COLLECTED MATERIAL START

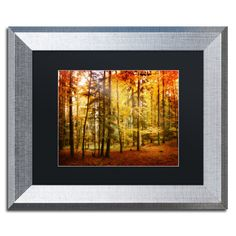 Fall Color by Philippe Sainte-Laudy Framed Photographic Print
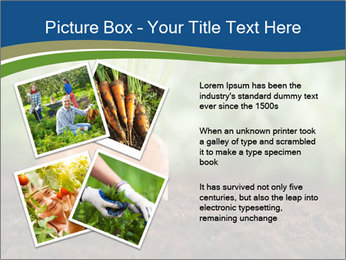 Healthy eating ripe carrots in vegetable PowerPoint Templates - Slide 23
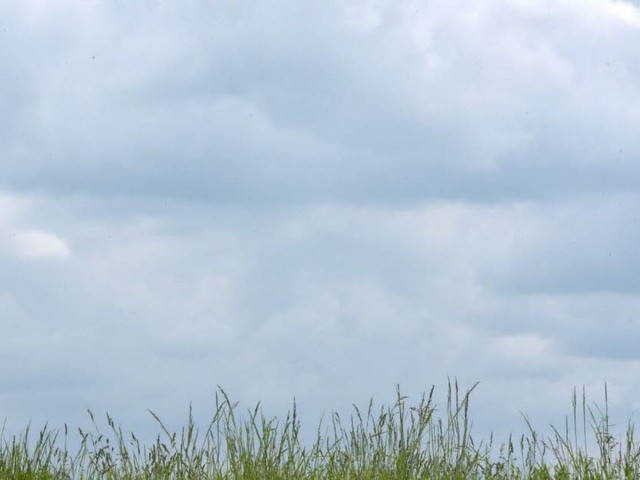 Nuageux et doux : la météo de ce jeudi en Lorraine et Franche-Comté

COLLECTED MATERIAL END

| PROBLEM REQUIREMENTS |
From the line with "Healthy eating ripe" to the last line above, restate each line word for word, but skip the pictures.

| RESPONSE FOR THIS EXERCISE |
 Healthy eating ripe carrots in vegetable PowerPoint Templates - Slide 23
 Nuageux et doux : la météo de ce jeudi en Lorraine et Franche-Comté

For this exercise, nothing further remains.